> _Task details_
Produce a verbatim copy of the records, and keep the images out of it.

> _Extracted data entries_
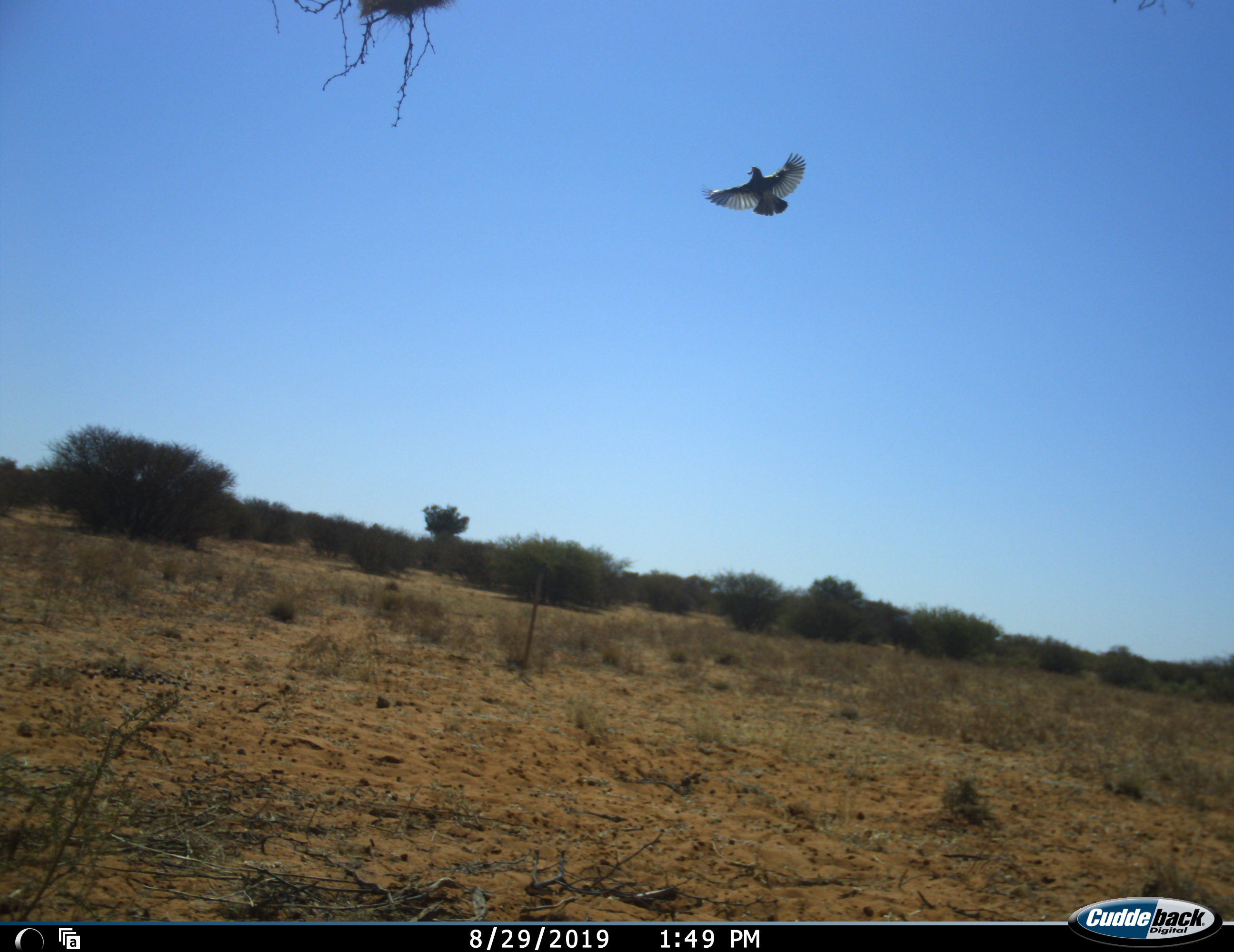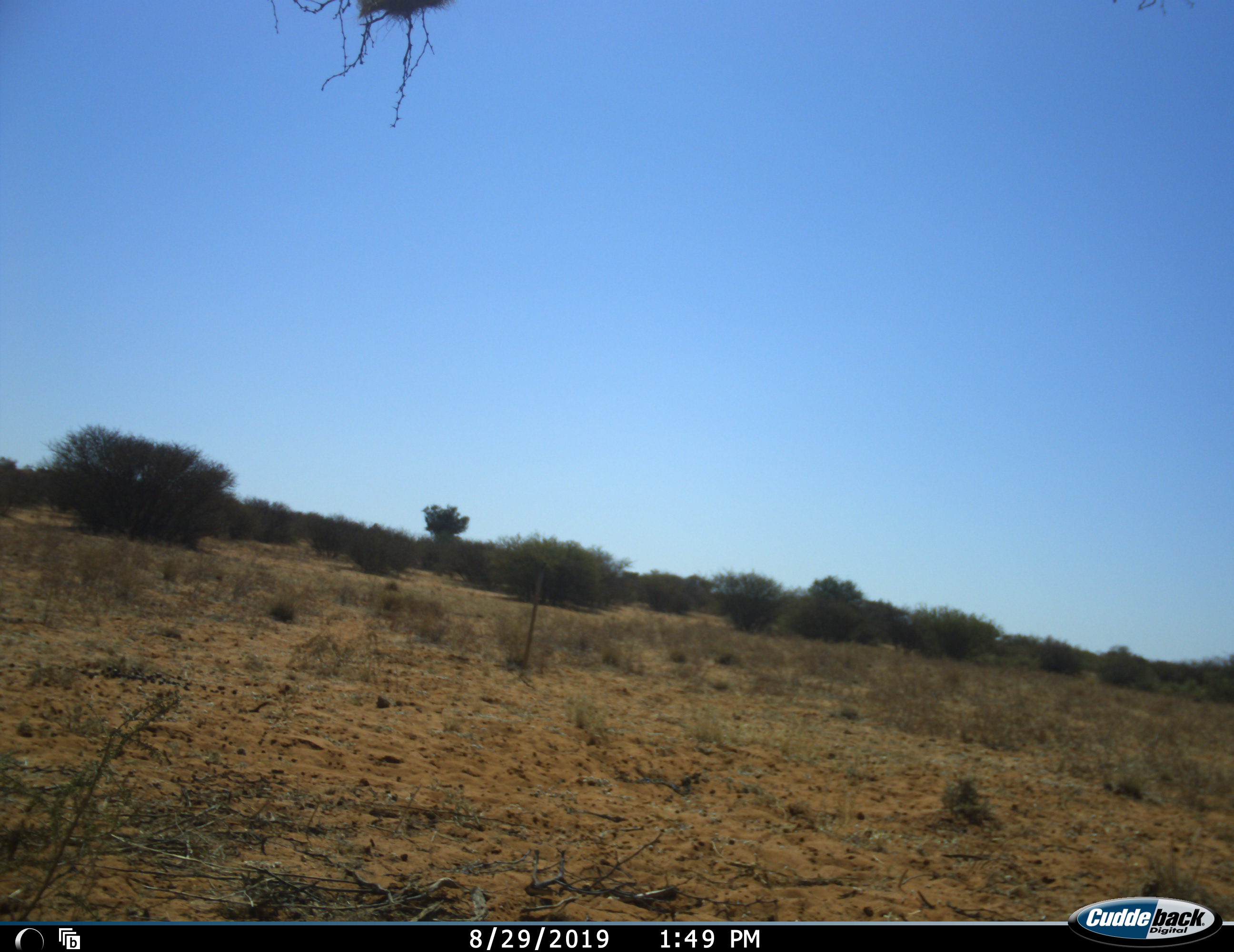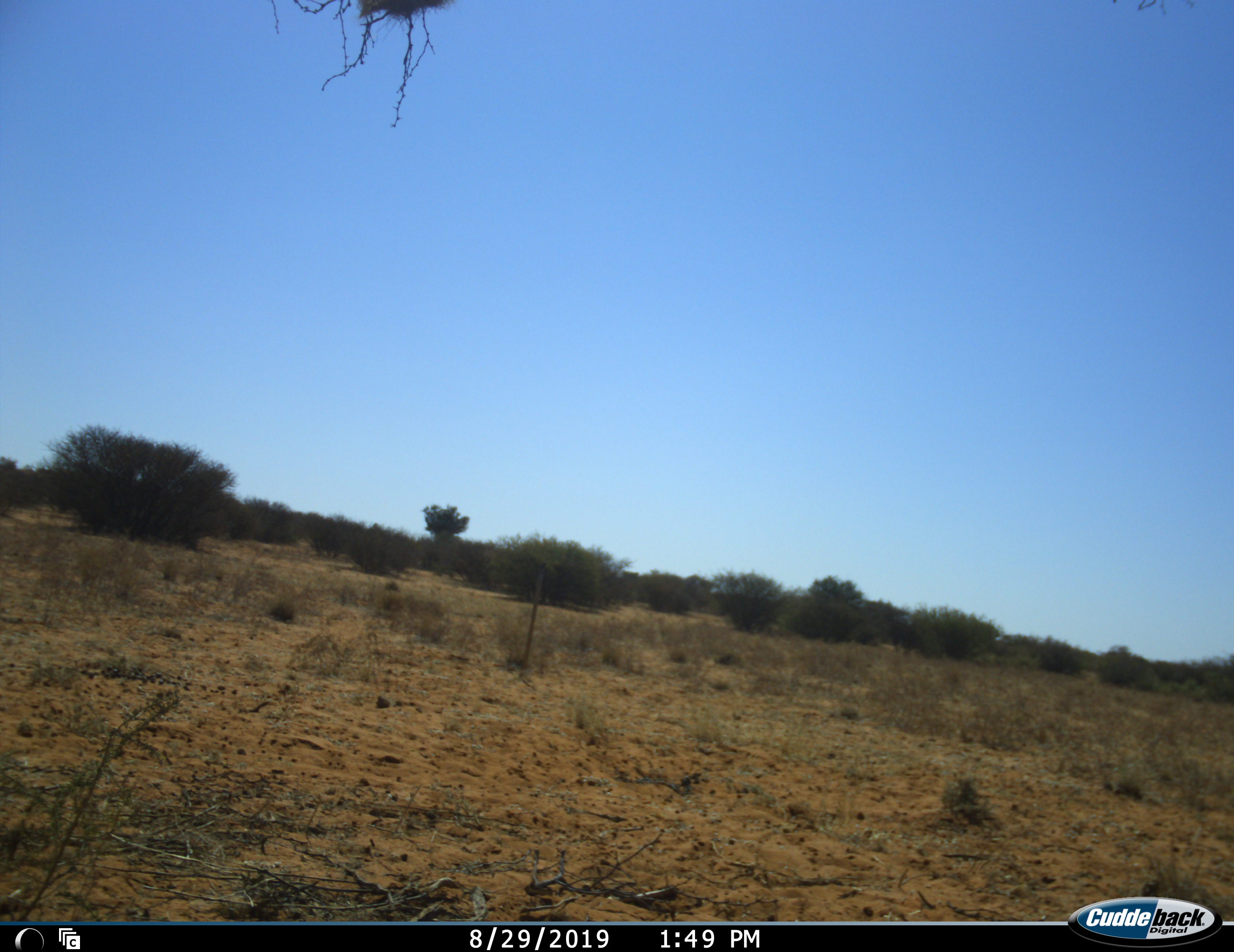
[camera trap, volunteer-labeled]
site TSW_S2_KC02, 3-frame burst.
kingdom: Animalia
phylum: Chordata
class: Aves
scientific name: Aves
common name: bird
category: birdother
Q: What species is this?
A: Birdother (bird) (Aves).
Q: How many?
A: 1.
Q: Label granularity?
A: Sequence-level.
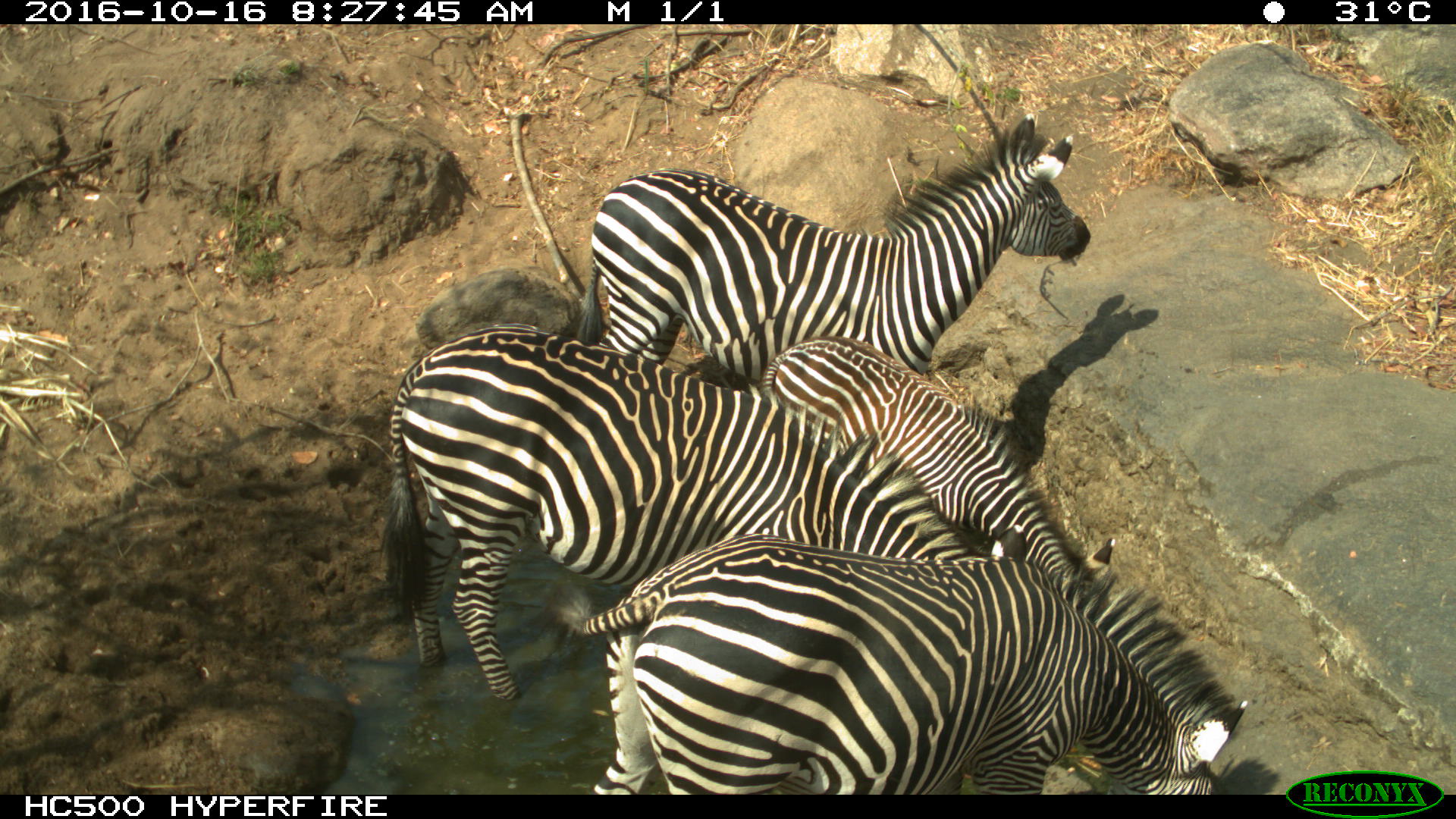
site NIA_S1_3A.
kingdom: Animalia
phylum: Chordata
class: Mammalia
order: Perissodactyla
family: Equidae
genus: Equus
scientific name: Equus quagga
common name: plains zebra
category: zebraplains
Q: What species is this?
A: Zebraplains (plains zebra) (Equus quagga).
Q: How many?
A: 4.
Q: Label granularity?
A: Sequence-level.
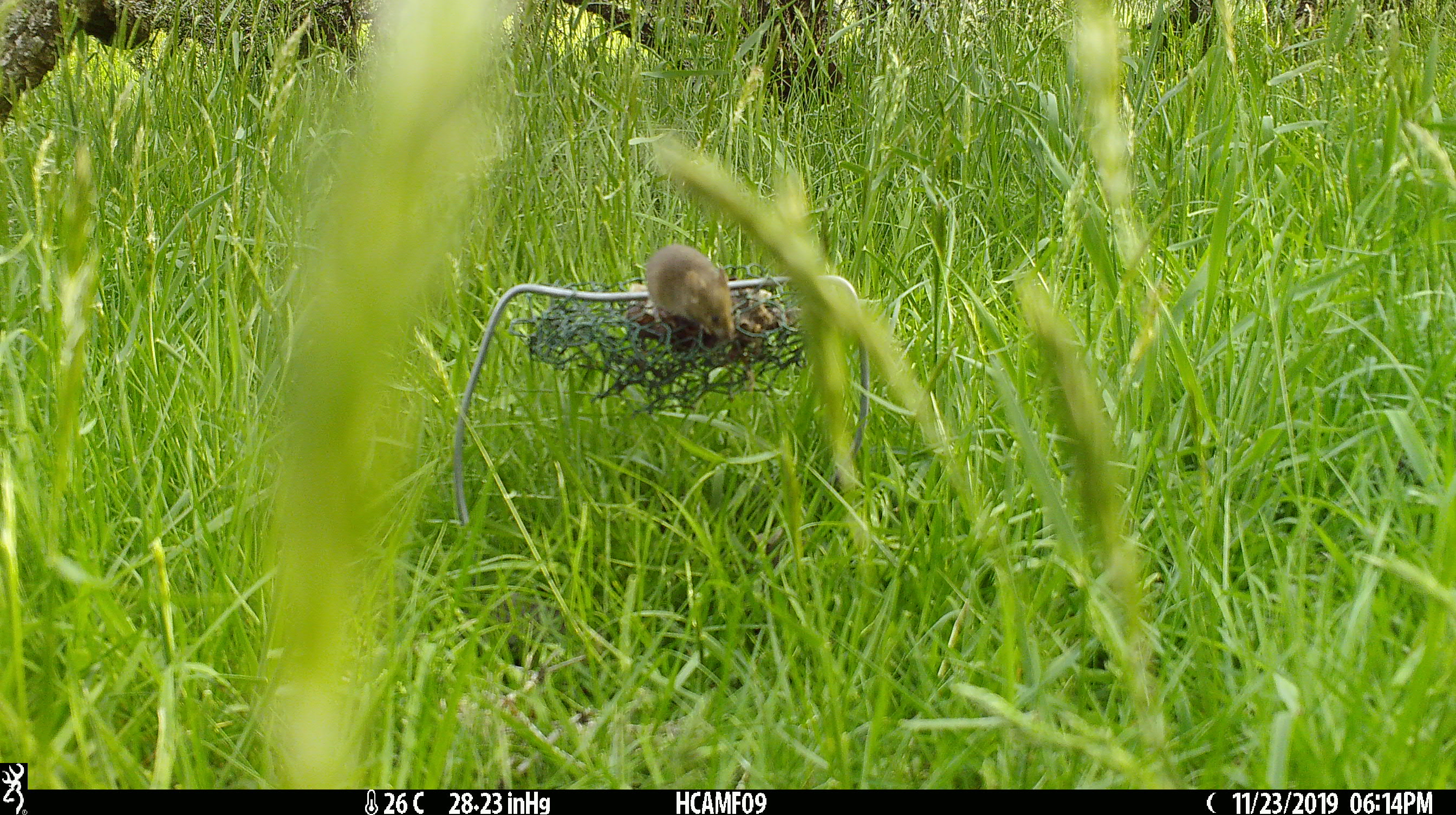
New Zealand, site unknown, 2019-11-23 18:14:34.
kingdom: Animalia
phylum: Chordata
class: Mammalia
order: Rodentia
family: Muridae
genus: Mus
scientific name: Mus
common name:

> _Exercise result_
[camera trap, volunteer-labeled]
site TSW_S2_KC02, 3-frame burst.
kingdom: Animalia
phylum: Chordata
class: Aves
scientific name: Aves
common name: bird
category: birdother
Q: What species is this?
A: Birdother (bird) (Aves).
Q: How many?
A: 1.
Q: Label granularity?
A: Sequence-level.
site NIA_S1_3A.
kingdom: Animalia
phylum: Chordata
class: Mammalia
order: Perissodactyla
family: Equidae
genus: Equus
scientific name: Equus quagga
common name: plains zebra
category: zebraplains
Q: What species is this?
A: Zebraplains (plains zebra) (Equus quagga).
Q: How many?
A: 4.
Q: Label granularity?
A: Sequence-level.
New Zealand, site unknown, 2019-11-23 18:14:34.
kingdom: Animalia
phylum: Chordata
class: Mammalia
order: Rodentia
family: Muridae
genus: Mus
scientific name: Mus
common name:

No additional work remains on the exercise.